* Task statement
Please report each line of the following material that contains the string "below".

-- start of Extracted entries --

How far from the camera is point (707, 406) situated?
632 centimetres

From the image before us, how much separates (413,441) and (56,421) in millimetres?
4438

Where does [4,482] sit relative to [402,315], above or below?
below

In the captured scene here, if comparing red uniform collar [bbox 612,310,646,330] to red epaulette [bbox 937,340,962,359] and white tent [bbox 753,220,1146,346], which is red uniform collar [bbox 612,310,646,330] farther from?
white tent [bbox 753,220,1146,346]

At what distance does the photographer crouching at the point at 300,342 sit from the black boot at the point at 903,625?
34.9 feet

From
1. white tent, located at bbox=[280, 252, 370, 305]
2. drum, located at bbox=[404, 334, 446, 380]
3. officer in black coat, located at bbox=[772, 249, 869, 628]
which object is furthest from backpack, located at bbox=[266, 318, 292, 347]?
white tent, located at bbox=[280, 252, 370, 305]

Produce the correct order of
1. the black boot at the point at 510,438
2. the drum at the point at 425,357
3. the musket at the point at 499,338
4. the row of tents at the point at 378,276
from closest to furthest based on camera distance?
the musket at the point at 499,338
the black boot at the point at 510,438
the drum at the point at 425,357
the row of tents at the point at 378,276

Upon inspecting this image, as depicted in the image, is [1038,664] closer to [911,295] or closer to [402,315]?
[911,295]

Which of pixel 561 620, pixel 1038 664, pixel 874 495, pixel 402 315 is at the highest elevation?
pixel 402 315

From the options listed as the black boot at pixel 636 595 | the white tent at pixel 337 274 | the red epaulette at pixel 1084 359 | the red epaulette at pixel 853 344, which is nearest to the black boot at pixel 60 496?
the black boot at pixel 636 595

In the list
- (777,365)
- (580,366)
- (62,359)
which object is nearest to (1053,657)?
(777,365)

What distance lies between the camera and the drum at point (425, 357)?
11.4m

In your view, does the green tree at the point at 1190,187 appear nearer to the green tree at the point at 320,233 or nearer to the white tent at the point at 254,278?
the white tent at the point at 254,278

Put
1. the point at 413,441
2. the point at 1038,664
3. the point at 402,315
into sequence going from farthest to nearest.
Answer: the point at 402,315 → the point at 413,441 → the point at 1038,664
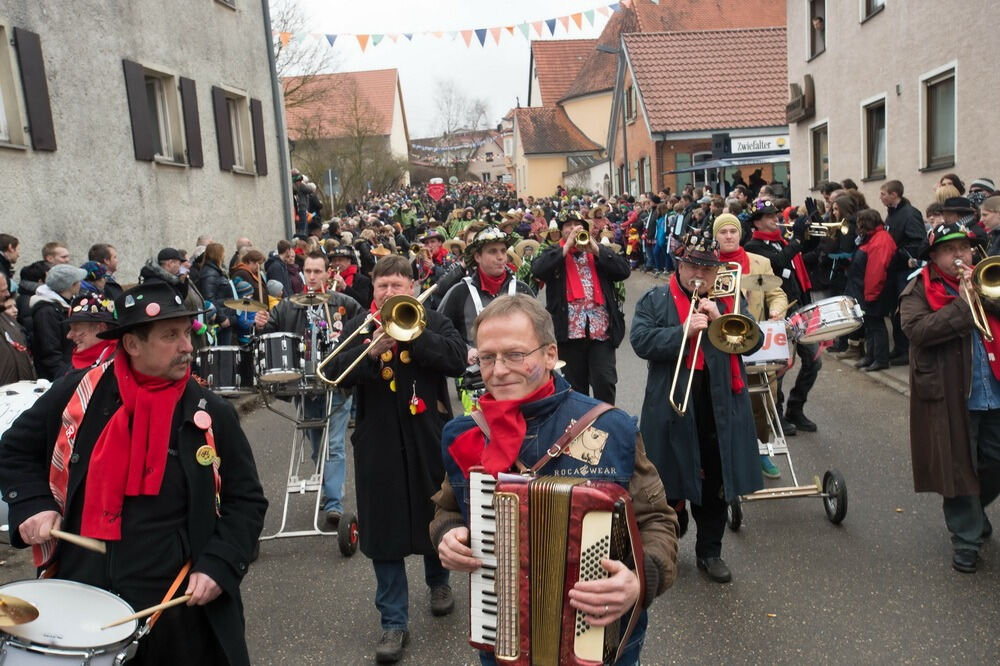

-- end of Extracted entries --

* The output
Where does [4,482] sit relative to [402,315], above or below?
below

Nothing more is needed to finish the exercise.